MediaPipeUnityPlugin
MediaPipeUnityPlugin copied to clipboard
Export CreateSyncToken from GlContext to csharp.
Feature Description
Memeber function CreateSyncTokenForCurrentExternalContext of GlContext is not exported to c# side, it is required for sync texture copy when directly use texture on GPU without readback.
Current Behaviour/State
Currently WebCamTexture will be readback to CPU and upload to GPU again to do the GPU calculation, but the WebCamTexture can be copied to TextureFrame directly on GPU side and feed to calculator directly on GPU side. It works on Android at least.
But without sync point get from Unity side, calculator won't wait the copy finished by Unity and will result huge flicking, there is a static member function of GlContext called CreateSyncTokenForCurrentExternalContext is designed for this usage, please export it to c# side.
Additional Context
Function position: https://github.com/google/mediapipe/blob/master/mediapipe/gpu/gl_context.h#L322
Could you please tell me the relevant code you're using to input data into the CalculatorGraph? (e.g. copy from WebCamTexture to TextureFrame, give it to the CalculatorGraph, etc...)
Could you please tell me the relevant code you're using to input data into the CalculatorGraph? (e.g. copy from
WebCamTexturetoTextureFrame, give it to theCalculatorGraph, etc...)

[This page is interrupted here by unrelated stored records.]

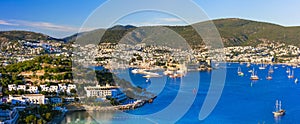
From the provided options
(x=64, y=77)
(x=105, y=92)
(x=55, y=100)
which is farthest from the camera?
(x=64, y=77)

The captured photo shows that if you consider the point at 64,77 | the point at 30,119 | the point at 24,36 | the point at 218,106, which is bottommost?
the point at 218,106

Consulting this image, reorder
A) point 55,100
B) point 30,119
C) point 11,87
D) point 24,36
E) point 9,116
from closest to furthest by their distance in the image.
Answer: point 30,119 < point 9,116 < point 55,100 < point 11,87 < point 24,36

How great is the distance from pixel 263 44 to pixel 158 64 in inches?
447

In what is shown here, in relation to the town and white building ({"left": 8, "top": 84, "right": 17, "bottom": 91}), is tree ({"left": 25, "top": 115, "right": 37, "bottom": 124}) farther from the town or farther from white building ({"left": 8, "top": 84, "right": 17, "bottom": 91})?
white building ({"left": 8, "top": 84, "right": 17, "bottom": 91})

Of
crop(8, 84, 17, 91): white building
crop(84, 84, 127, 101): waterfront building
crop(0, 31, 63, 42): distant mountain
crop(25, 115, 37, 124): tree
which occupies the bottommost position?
crop(25, 115, 37, 124): tree

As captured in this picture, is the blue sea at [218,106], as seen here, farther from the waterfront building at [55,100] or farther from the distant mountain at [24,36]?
the distant mountain at [24,36]

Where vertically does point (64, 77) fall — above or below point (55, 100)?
above

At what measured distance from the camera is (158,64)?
1531cm

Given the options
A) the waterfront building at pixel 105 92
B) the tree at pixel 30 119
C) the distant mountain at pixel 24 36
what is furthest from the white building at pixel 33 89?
the distant mountain at pixel 24 36

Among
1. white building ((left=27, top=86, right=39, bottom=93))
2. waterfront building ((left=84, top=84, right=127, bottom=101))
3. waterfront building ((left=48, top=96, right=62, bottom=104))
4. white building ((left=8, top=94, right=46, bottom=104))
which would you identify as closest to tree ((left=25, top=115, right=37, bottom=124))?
white building ((left=8, top=94, right=46, bottom=104))

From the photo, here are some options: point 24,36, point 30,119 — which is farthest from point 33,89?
point 24,36

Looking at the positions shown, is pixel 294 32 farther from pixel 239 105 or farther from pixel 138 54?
pixel 239 105

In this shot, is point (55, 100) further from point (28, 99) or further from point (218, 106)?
point (218, 106)

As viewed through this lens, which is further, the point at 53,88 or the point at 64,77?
the point at 64,77
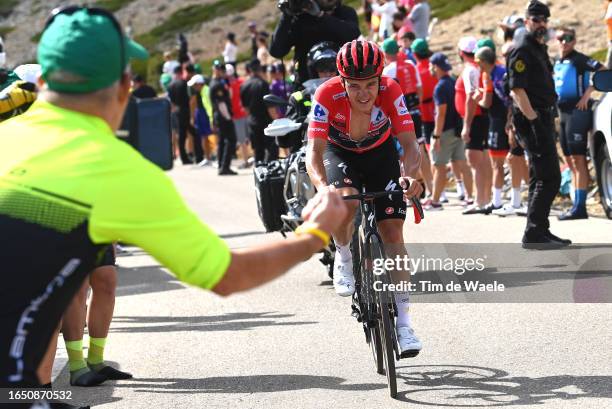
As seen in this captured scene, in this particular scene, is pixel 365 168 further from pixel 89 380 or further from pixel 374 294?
pixel 89 380

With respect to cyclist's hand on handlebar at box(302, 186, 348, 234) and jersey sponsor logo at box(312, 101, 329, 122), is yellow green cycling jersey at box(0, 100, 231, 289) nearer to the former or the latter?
cyclist's hand on handlebar at box(302, 186, 348, 234)

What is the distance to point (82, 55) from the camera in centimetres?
336

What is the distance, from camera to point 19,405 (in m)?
3.33

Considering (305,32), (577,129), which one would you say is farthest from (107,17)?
(577,129)

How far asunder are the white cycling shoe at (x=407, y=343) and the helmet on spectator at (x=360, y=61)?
5.04 feet

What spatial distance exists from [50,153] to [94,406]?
393cm

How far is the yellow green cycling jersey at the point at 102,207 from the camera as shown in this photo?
10.6ft

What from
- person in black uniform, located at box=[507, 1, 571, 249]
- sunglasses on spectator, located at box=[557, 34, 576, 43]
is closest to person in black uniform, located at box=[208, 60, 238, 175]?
sunglasses on spectator, located at box=[557, 34, 576, 43]

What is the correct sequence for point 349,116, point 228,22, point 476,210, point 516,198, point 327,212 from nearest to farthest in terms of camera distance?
point 327,212, point 349,116, point 516,198, point 476,210, point 228,22

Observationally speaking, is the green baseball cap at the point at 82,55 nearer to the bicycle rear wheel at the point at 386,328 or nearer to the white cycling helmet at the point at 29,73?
the bicycle rear wheel at the point at 386,328

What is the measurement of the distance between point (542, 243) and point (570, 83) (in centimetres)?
246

In ImageSourceSolution<T> function Run, check for GLES configType and use Graphics.ConvertTexture to do copy on GPU(Graphics.Copy will trigger in-place GPU readback on WebCamTexture), I could remove the WaitForEndOfFrame and got 27ms delay on my test device but result will flick, add this wait could stable the result and delay grow to 36ms, so I think I could make it wait on GPU side to reduce the delay.

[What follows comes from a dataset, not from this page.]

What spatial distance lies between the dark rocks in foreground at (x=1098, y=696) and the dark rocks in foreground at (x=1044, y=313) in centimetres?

// Copy current image to TextureFrame
if (graphRunner.configType == GraphRunner.ConfigType.OpenGLES)
{
textureFrame.ConvertTextureFrom(imageSource.GetCurrentTexture());
yield return new WaitForEndOfFrame();
}
else
{
ReadFromImageSource(imageSource, textureFrame);
}
After digging more about it, member function CreateSyncToken might be more suitable for this usage, since CreateSyncTokenForCurrentExternalContext won't switch context when creating Glsync.

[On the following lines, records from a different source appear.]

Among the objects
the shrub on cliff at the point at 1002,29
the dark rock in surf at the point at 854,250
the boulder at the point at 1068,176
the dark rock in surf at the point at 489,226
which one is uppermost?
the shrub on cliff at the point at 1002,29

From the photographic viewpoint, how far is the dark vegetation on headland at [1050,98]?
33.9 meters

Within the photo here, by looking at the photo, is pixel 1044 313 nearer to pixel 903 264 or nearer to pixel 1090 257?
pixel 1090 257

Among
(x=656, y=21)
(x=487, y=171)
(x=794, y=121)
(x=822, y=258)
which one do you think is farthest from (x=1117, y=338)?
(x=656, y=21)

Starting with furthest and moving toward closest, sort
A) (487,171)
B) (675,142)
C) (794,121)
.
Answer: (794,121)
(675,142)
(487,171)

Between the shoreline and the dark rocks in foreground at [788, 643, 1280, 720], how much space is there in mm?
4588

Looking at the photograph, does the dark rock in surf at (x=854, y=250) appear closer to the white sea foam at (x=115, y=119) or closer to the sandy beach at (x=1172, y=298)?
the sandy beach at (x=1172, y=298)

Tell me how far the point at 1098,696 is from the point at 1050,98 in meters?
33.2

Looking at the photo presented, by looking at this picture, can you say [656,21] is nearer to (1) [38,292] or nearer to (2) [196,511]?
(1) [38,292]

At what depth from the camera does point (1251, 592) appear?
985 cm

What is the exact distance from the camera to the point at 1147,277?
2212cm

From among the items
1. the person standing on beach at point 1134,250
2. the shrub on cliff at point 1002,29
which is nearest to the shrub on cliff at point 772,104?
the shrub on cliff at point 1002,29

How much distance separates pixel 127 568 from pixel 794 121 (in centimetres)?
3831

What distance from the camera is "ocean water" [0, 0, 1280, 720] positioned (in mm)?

I haven't investigated thoroughly yet, but I think at least the following two need to be ported to Unity.
std::shared_ptr<GlSyncPoint> GlContext::CreateSyncToken()void GlTextureBuffer::Updated(std::shared_ptr<GlSyncPoint>)
I'm not sure if it's enough to just generate a GlSyncToken.
I currently use GlContext::CreateSyncToken() and void GlTextureBuffer::Updated(std::shared_ptr<GlSyncPoint>) to set the sync point, but it's more complex than I think before using it.
- Graphics api calls only happens on rendering thread, so we need call
GL.IssuePluginEventand set sync point in rendering thread. It introduces 2ms delay on my device so a native rendering plugin might needed. - MediaPipe use a dedicated thread to do all gl api call, so
WaitUntilRelease,CreateSyncTokenwill be blocked heavily when the dedicated thread is busy dispatching compute or reading the result back from GPU. On my device, dispatch or readback may block the thread for 20ms so theWaitUntilReleaseandCreateSyncTokenwill block the MainThread the same time in worst case. WaitUntilReleaseblocking issue existing in current code andCreateSyncTokenwill increase the possible of hitting block.
Hope I could find a way to solve those issue.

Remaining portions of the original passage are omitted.